+++ Material to process +++

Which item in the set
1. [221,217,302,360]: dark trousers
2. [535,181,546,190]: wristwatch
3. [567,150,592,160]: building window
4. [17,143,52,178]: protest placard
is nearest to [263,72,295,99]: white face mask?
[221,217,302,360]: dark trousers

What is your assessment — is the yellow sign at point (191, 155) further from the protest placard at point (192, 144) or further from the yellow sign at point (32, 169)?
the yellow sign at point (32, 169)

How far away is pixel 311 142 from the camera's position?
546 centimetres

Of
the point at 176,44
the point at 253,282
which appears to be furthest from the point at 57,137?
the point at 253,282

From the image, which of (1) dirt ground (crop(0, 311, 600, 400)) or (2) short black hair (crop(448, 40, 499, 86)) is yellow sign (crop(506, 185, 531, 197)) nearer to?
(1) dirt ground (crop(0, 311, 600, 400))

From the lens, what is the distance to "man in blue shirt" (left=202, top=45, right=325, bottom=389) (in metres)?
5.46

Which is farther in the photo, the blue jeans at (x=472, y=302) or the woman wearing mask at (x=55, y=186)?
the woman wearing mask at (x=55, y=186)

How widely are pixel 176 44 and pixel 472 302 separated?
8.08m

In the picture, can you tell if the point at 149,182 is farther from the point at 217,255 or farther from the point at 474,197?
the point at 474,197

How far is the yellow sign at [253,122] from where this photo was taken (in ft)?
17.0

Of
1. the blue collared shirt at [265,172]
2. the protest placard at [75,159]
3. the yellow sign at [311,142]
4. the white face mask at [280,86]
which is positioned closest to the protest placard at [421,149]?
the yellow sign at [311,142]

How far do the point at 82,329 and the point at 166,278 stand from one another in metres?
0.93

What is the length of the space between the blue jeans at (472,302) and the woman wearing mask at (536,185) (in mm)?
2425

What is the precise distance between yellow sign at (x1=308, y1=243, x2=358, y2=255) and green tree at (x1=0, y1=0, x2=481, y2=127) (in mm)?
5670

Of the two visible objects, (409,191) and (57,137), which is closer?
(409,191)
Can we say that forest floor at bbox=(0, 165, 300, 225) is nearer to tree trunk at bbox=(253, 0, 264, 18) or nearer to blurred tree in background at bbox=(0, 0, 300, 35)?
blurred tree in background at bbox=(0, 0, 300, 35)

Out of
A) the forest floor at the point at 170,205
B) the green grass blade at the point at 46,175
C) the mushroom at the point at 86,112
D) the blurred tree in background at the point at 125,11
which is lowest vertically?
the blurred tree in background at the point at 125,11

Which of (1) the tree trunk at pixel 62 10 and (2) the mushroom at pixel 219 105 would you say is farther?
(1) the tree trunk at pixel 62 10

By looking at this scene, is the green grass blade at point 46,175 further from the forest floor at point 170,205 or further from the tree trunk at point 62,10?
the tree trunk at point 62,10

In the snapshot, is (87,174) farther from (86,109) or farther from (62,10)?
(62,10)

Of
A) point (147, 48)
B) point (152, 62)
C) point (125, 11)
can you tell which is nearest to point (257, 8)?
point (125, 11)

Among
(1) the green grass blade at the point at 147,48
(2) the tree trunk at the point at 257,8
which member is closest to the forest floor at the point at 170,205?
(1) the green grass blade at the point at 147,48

+++

→ **To be done**
Extract each line of the records that contains the word "white".

→ **Answer to this exercise**
is nearest to [263,72,295,99]: white face mask?
4. the white face mask at [280,86]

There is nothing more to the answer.